Lots of respect then to those who do take personal action. Especially to Sam, the clown. Who has now gone to Palestine, to try and bring at least a few smiles to the kids suffering the adult madness that is war; just as he previously did in Iraq.

It's having kids of your own that really restrict your actions. The more your own world requires and demands security on your part, instead of the liberty of the only responsibility being your own conscience, the brutal truth is responsibility in feeding and clothing two people who really can't look after themselves. And in educating them to be as honest and true as they can be. But most of all, in being here for them. Even if at times, I am a grumpy, chagrined old fucker, and at other times, I feel the need to be alone.

So here I am alone of an evening. 10 o'clock, and no kids to wake up and no wife to wish good night. Sunday night and no work tomorrow, so I suppose at least Jesus died to give me a day off work. Listening to music on my MP3 player, so here in my world it is in fact far from quiet. Drinking another beer and waiting a while till the next football begins. It was the last normal speelronde for the Dutch league this afternoon, and I was still at home with a sick child, I didn't go to the pub to watch the games, but saw the highlights on TV this evening. Good news, in that AZ finished second, and Ajax fourth, so they avoid each other in the first round of the playoffs.
I'm an awfully cliched man sometimes - beer and football. It's something that I've tried to express before. I am, by choice, a quiet person, who doesn't get into the limelight, who doesn't get into fights. I'm not political, not interested in power, don't want to be rich or famous. I would be more than happy to live somewhere nice with my family, watch football and play cricket and drink beer.
But I didn't declare the war. The arseholes who run things had to go and piss around with my life when I was just a kid. I'm a sensitive lad - and I take things like mass unemployment and immigrant expulsions very personally. Most of all, going through police roadblocks, seeing thousands of riot cops and troops-dressed-as-riot-cops - pass by me every morning on the way to school - I took it personally.

Saved entries

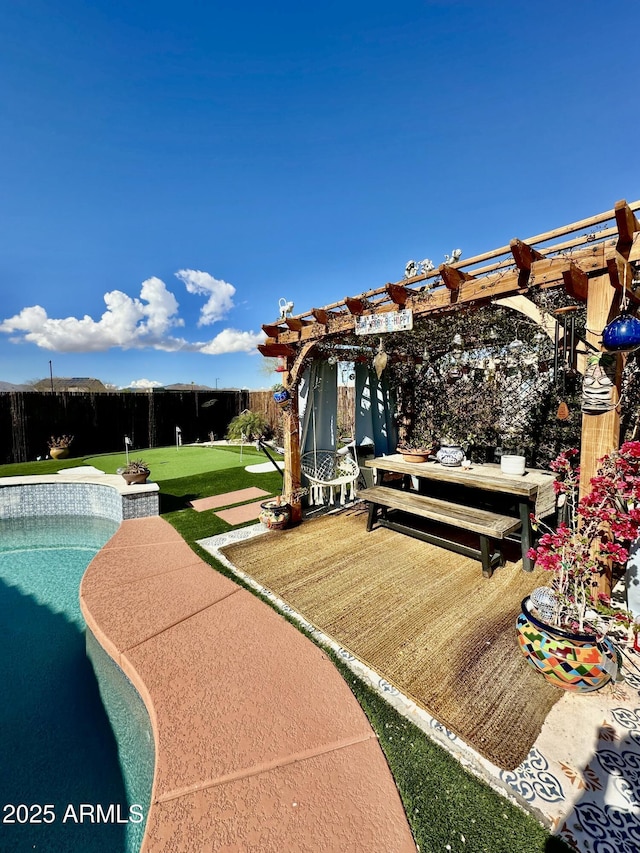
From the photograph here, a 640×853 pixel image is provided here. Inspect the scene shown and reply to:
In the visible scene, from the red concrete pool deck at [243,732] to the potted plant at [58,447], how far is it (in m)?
9.02

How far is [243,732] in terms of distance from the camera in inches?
74.6

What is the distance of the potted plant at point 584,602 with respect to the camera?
213cm

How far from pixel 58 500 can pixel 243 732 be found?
20.1 ft

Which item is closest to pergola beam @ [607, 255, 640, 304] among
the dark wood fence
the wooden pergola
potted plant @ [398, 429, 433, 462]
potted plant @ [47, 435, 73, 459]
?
the wooden pergola

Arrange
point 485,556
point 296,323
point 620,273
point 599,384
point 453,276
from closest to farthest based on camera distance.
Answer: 1. point 620,273
2. point 599,384
3. point 453,276
4. point 485,556
5. point 296,323

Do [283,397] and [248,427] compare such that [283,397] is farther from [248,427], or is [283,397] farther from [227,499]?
[248,427]

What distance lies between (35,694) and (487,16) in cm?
826

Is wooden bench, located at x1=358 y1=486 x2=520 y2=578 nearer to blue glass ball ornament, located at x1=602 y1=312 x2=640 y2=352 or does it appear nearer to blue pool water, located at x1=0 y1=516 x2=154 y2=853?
blue glass ball ornament, located at x1=602 y1=312 x2=640 y2=352

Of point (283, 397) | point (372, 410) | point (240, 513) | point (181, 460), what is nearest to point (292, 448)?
point (283, 397)

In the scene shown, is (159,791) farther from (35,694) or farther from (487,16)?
(487,16)

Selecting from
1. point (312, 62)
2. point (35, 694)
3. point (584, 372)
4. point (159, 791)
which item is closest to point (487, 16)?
point (312, 62)

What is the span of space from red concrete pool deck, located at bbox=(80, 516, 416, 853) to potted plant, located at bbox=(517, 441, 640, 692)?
1.21 meters

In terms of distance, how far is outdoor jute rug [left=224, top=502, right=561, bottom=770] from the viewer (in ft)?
6.65

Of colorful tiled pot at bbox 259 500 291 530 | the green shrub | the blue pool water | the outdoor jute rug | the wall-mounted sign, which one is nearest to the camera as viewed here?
the blue pool water
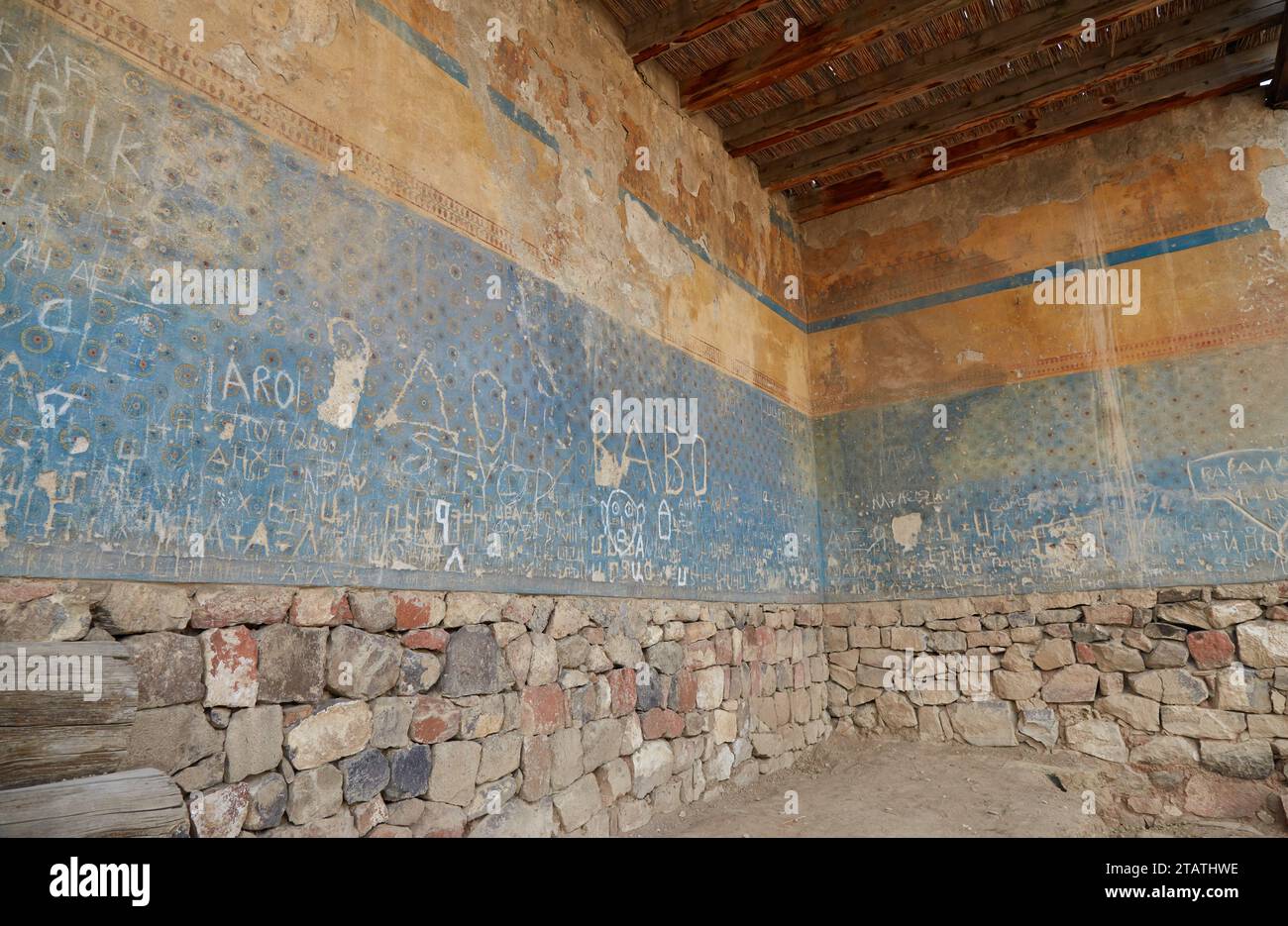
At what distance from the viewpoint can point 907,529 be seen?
22.0 ft

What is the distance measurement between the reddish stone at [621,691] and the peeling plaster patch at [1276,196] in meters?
5.47

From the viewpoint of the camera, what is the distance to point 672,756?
470cm

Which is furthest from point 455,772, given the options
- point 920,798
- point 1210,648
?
point 1210,648

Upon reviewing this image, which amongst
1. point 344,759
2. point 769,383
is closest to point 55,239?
point 344,759

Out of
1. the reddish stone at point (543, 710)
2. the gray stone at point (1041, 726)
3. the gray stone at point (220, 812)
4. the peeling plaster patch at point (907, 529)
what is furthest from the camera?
the peeling plaster patch at point (907, 529)

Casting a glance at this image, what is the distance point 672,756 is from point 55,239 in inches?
150

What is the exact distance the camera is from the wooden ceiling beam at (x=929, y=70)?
516 centimetres

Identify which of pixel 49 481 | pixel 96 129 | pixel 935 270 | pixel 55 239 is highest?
pixel 935 270

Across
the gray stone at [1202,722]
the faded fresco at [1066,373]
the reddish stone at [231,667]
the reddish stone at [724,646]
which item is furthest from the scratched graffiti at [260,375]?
the gray stone at [1202,722]

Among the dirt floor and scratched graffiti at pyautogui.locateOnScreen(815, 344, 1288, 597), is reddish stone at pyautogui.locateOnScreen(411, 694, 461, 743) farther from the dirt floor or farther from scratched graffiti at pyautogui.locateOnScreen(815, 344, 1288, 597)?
scratched graffiti at pyautogui.locateOnScreen(815, 344, 1288, 597)

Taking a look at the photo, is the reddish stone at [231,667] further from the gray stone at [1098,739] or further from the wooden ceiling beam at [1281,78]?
the wooden ceiling beam at [1281,78]

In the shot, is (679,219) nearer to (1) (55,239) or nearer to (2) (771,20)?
(2) (771,20)


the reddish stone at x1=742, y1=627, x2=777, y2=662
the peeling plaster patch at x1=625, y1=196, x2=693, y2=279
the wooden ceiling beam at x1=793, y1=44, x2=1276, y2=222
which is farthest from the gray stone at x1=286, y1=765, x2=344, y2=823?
the wooden ceiling beam at x1=793, y1=44, x2=1276, y2=222

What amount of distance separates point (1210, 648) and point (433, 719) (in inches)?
202
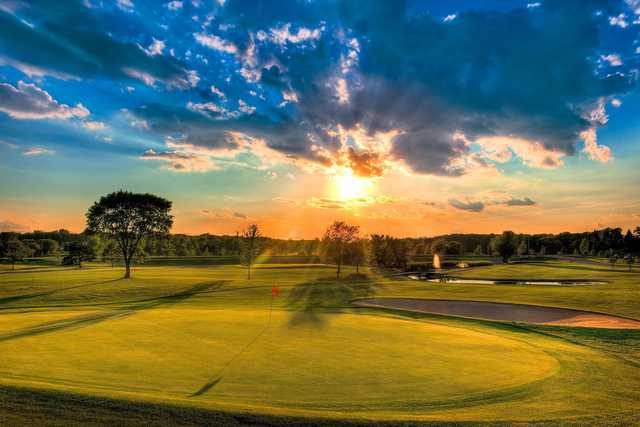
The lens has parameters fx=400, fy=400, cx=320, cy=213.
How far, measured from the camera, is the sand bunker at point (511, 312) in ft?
90.2

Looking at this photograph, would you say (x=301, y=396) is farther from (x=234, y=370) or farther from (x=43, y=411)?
(x=43, y=411)

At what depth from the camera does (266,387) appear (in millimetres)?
10641

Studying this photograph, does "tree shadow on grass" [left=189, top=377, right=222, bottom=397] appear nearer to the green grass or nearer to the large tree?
the green grass

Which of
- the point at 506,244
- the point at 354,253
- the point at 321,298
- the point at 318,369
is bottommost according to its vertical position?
the point at 321,298

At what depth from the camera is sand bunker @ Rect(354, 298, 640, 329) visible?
1082 inches

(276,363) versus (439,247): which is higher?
(439,247)

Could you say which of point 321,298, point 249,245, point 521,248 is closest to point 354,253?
point 249,245

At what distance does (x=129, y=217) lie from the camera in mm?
59562

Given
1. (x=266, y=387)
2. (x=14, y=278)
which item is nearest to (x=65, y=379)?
(x=266, y=387)

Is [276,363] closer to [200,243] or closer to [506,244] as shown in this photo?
[506,244]

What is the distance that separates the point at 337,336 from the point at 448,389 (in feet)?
25.2

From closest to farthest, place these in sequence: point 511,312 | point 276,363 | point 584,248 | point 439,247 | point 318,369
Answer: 1. point 318,369
2. point 276,363
3. point 511,312
4. point 584,248
5. point 439,247

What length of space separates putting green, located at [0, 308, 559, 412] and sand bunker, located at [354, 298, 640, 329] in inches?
454

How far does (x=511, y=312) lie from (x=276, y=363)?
86.9 ft
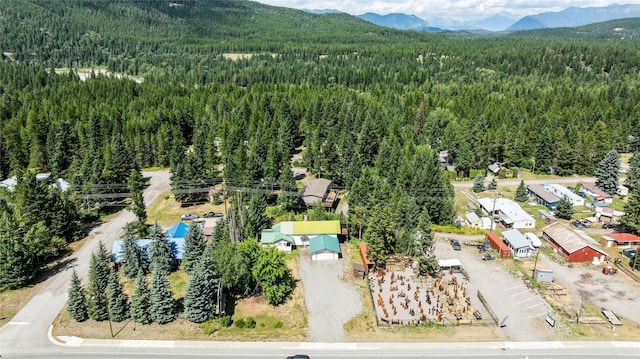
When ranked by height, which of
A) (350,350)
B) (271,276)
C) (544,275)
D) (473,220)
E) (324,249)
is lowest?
(350,350)

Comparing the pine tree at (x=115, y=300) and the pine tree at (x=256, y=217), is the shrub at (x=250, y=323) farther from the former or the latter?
the pine tree at (x=256, y=217)

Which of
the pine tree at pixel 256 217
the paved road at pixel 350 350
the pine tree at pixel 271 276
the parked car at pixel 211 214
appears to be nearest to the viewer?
the paved road at pixel 350 350

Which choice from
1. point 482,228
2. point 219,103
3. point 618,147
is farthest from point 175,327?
point 618,147

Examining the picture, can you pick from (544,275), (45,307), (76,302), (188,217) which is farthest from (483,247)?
(45,307)

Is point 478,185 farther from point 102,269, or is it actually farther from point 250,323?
point 102,269

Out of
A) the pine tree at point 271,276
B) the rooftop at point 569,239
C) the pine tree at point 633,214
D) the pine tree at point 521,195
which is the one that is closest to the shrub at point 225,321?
the pine tree at point 271,276
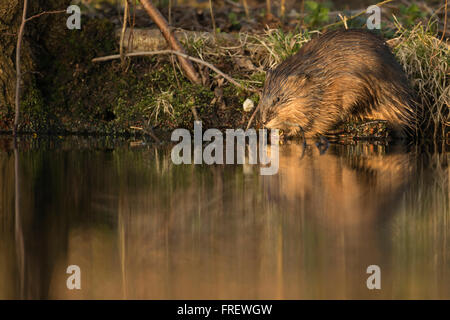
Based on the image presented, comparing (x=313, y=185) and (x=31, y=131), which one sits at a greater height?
(x=31, y=131)

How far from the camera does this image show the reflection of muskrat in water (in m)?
7.45

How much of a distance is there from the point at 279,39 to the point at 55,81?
9.16 feet

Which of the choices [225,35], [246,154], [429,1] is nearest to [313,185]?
[246,154]

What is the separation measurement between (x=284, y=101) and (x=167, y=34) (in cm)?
181

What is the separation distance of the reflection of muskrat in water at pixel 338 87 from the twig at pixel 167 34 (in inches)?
48.2

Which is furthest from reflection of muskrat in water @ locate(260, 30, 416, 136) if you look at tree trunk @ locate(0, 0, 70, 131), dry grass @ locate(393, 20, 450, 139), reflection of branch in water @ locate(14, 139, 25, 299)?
reflection of branch in water @ locate(14, 139, 25, 299)

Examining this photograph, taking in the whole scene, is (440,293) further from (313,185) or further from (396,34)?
(396,34)

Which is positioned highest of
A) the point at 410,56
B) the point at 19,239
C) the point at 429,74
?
the point at 410,56

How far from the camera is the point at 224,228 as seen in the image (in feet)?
13.6

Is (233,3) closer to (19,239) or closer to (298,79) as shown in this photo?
(298,79)

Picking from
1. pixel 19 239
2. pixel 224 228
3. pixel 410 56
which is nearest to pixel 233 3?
pixel 410 56

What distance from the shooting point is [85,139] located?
8.09 m

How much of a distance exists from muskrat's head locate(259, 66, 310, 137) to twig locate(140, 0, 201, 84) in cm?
124

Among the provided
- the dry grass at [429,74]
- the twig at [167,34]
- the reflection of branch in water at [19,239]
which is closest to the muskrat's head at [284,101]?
the twig at [167,34]
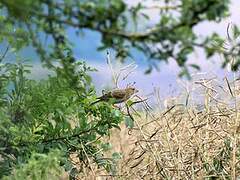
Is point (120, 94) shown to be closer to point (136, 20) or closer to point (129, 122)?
point (129, 122)

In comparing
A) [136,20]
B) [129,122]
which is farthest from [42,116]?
[136,20]

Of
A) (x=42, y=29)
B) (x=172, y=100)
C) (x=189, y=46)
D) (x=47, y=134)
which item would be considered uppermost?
(x=172, y=100)

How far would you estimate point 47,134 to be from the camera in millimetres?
4488

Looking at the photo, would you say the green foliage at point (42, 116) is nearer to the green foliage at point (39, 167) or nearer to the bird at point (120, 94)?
the bird at point (120, 94)

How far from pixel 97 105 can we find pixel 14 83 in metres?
0.62

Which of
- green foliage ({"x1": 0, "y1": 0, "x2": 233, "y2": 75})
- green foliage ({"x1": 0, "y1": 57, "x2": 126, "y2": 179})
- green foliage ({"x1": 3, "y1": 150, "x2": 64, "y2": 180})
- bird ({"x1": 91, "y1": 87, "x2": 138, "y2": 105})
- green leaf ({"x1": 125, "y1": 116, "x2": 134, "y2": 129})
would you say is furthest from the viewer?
bird ({"x1": 91, "y1": 87, "x2": 138, "y2": 105})

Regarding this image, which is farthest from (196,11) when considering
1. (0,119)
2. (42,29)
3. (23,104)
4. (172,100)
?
(172,100)

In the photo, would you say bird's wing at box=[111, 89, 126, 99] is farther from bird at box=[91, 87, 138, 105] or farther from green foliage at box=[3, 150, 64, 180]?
green foliage at box=[3, 150, 64, 180]

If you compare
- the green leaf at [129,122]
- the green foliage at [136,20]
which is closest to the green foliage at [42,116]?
the green leaf at [129,122]

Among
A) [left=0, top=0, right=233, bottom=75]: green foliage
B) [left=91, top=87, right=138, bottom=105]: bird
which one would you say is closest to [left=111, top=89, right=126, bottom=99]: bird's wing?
[left=91, top=87, right=138, bottom=105]: bird

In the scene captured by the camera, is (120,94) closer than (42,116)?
No

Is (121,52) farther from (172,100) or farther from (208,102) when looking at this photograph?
(172,100)

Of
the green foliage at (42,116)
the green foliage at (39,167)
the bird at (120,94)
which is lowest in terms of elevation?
the green foliage at (39,167)

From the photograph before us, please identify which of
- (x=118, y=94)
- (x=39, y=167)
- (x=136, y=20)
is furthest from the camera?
(x=118, y=94)
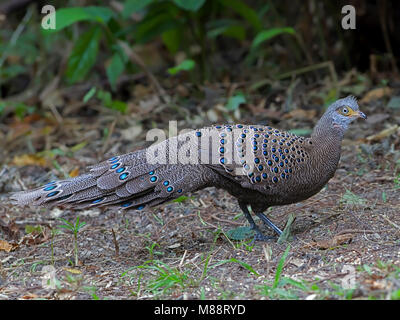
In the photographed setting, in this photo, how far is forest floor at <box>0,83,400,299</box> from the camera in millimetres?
3281

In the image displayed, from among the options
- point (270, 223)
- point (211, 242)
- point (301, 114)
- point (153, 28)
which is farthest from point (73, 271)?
point (153, 28)

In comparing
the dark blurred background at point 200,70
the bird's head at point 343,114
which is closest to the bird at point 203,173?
the bird's head at point 343,114

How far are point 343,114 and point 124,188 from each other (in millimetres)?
1611

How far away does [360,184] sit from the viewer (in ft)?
16.0

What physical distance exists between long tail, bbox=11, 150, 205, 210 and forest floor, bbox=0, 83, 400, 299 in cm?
26

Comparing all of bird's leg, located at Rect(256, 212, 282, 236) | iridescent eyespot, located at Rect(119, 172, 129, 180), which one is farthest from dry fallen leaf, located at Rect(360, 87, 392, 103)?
iridescent eyespot, located at Rect(119, 172, 129, 180)

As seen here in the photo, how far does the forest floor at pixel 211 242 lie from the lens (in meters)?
3.28

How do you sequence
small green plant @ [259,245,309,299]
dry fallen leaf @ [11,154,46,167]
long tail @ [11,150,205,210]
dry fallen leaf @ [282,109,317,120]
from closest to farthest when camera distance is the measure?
small green plant @ [259,245,309,299] → long tail @ [11,150,205,210] → dry fallen leaf @ [11,154,46,167] → dry fallen leaf @ [282,109,317,120]

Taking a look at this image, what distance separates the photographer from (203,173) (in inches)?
160

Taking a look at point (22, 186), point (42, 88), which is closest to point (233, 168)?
point (22, 186)

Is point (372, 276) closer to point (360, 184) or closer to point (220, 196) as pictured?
point (360, 184)

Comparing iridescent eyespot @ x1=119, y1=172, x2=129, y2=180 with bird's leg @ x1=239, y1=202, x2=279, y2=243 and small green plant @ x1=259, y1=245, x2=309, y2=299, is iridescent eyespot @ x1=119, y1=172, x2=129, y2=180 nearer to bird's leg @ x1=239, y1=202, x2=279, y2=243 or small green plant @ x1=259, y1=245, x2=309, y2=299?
bird's leg @ x1=239, y1=202, x2=279, y2=243

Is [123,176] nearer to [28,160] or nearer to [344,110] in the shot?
[344,110]
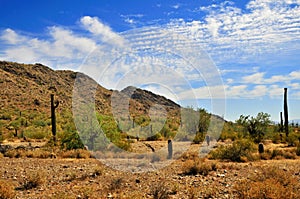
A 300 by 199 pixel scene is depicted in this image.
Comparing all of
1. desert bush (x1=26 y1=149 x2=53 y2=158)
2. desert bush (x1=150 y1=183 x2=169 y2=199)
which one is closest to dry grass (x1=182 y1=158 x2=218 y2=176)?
desert bush (x1=150 y1=183 x2=169 y2=199)

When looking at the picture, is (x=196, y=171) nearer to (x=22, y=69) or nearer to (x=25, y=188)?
(x=25, y=188)

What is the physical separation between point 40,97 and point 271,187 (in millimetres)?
66681

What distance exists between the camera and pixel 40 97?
71812 millimetres

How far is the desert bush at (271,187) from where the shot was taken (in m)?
9.62

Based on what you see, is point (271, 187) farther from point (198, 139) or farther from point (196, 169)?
point (198, 139)

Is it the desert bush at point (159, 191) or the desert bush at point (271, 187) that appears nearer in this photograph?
the desert bush at point (271, 187)

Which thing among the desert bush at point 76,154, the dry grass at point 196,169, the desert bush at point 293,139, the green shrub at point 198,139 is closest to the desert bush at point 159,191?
the dry grass at point 196,169

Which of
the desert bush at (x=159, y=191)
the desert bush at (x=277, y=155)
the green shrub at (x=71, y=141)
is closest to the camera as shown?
the desert bush at (x=159, y=191)

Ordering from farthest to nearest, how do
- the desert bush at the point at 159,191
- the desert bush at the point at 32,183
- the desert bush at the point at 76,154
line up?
the desert bush at the point at 76,154 < the desert bush at the point at 32,183 < the desert bush at the point at 159,191

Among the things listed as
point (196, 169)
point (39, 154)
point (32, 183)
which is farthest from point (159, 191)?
point (39, 154)

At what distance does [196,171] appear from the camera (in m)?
14.5

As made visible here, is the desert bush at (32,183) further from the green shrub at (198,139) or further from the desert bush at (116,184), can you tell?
the green shrub at (198,139)

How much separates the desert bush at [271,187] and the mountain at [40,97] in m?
39.5

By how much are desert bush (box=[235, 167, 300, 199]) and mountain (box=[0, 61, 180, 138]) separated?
3947 cm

» Things to do
1 - Answer from the text passage, one line per answer:
(a) Where has Sam the clown now gone?
(b) In what positions did AZ and Ajax finish in the Dutch league?
(c) What time and day is it as the writer sits alone?
2 - Write what comes next in the text passage, picking up after its final sentence.

» Response list
1 -
(a) Palestine.
(b) AZ finished second, and Ajax finished fourth.
(c) 10 o'clock on Sunday night.

2 -
Es doesn't know how I can fight. I guess it's best to keep it that way. But I think I see the link between the insurgents and the kid who bunked off school to go down the picket lines (and the pub!) It's a question of the scale of the response, the measures justified: guns might be one thing, but I think there's many resistance fighters in Iraq who disagree with targetting or hurting civilians.
Especially kids. It's a measure for me, being a father, of how you justify your cause. If you can justify killing kids, then you're a lying toerag and I want nothing to do with you. Because there's no justification. Whether you're an American pilot or a Jihadist fighter or an IRA ASU, the death of a child should be cause for you to stop and reassess your whole strategy, the scale of your response. If you can pass that off as 'collateral damage' or 'regrettable' or 'inevitable innocent caught in crossfire' then you've already lost your humanity and no world you might want to take us to can be remotely worth inhabiting.

It was 'Dennis Bergamp Day' at Highbury yesterday. Surely that's worth a drink?
And the cricket season has started, the World Cup is coming, and I'm away two nights next week for work, where I can drink for free and watch the Arsenal in the Big Cup semi, then the next night, Ajax-Feyenoord and AZ-Groningen in the playoffs.





Most of us just want to drink beer and watch football.